S. aureus	0	3.12 ± 0.02	0.78 ± 0.01	1.5 ± 0.07
E. faecium	0	1.56 ± 0.01	0.78 ± 0.02	3.125 ± 0.03
E. coli	0	3.12 ± 0.23	1.56 ± 0.08	2.25 ± 0.07
P. aeruginosa	0	12.5 ± 0.13	3.12 ± 0.11	12.5 ± 0.98
K. pneumoniae	0	1 ± 0.02	0.13 ± 0.02	0.135 ± 0.01
P. vulgaris	0	18 ± 1.05	15 ± 0.35	22 ± 0.97
MRSA	0	60.5 ± 0.71	12.5 ± 0.54	25 ± 1.01
E. floccosum	0.78 ± 0.01	0	0	12.5 ± 0.88
C. albicans	1.56 ± 0.01	0	0	6.25 ± 0.48

3. Discussion

Plant extracts have been utilized in medicine, food preservation, medicines and cosmetics for hundreds of years.
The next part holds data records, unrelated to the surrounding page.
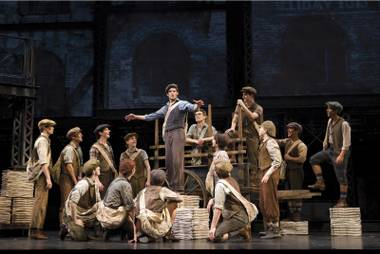 "In this theater image released by Disney Theatricals, the cast of The Paper Mill Playhouse Production of ""Newsies,"" starring Jeremy Jordan, center, is shown in New York."
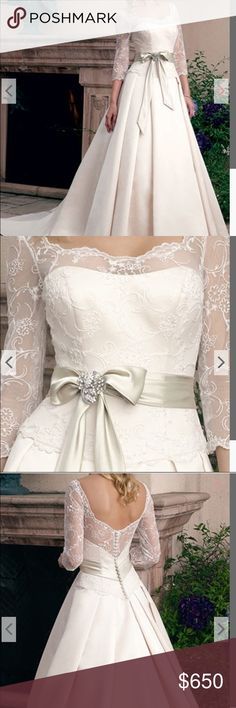 Like new Casablanca Bridal wedding gown ivory - 8! Like new Casablanca Bridal Style 1800 wedding gown! Retail $1399.00. Purchased August 2016, worn indoors 3 hours in September then dry cleaned. Street size 8-10, never altered, comes with bustle sewn in. Brooch from stock photo NOT included. beaded romantic lace, sweetheart bodice, 3/4 length sleeves. Box pleats in skirt, chapel train,  satin tie and bow at waist. Satin buttons. Silky Satin, Beaded Lace in ivory and champagne. Comes from…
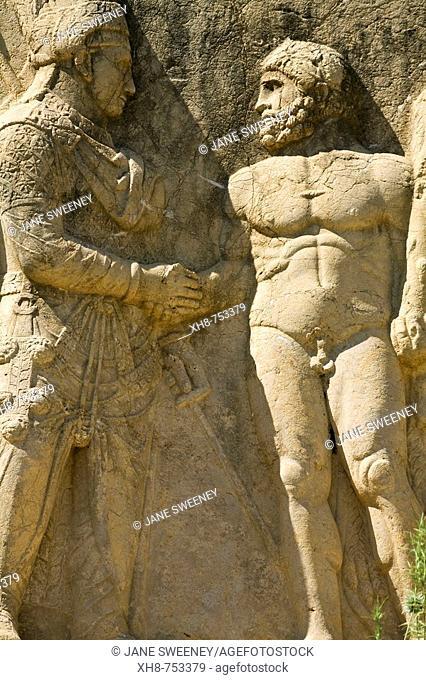 Turkey, Anatolia, Nemrut Dagi National Park, Eski Kale ('Old castle') the ancient Commagene capital of Arsameia, Stone relief of Mithridates I shaking hands...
Since the time of Hippocrates (460–377 BC), they have been used to treat a wide range of human and animal ailments, including infectious, systemic and inflammatory ones [18]. The primary focus of many pharmaceutical experts is the discovery and screening of possible anti-diabetic, anti-obesity, antioxidant and antibacterial medications derived from natural ingredients. Flavonoids are a broad class of polyphenols that are produced by plants and are considered secondary metabolic products. They are chemically categorized into flavonols, flavones, flavanones, chalcones, isoflavones, aurones, anthocyanidins, flavan-3,4-diols and flavan-3-ols subgroups, each with its own set of physicochemical qualities, biological features and structural characteristics [19].

3.1. Chemical Characterization

Flavonoids are the primary active components of several therapeutic plants and foods, exerting a wide variety of pharmacological effects [20]. M. autumnalis has a long history of medicinal usage in the Arab world. Twenty-two alkaloids have previously been extracted and identified from the roots, leaves and flowers of M. autumnalis, while 55 chemicals representing the volatile components of M. autumnalis have been identified using capillary GC-MS [21]. Additionally, five coumarins have been isolated and identified from M. autumnalis roots, leaves and unripe fruits in Jordan Valley [11]. To the best of the authors’ knowledge, no previous study has been conducted on the phytochemical components of M. autumnalis ripe fruits. Thus, the purpose of this work was to separate polyphenols, particularly flavonoids, from mature fruits of M. autumnalis methanolic extract. Four flavonoids (one flavones 2, two flavanols 1 and 3 and one flavanonol 4) were isolated utilizing a sequential flash column chromatography and preparative TLC.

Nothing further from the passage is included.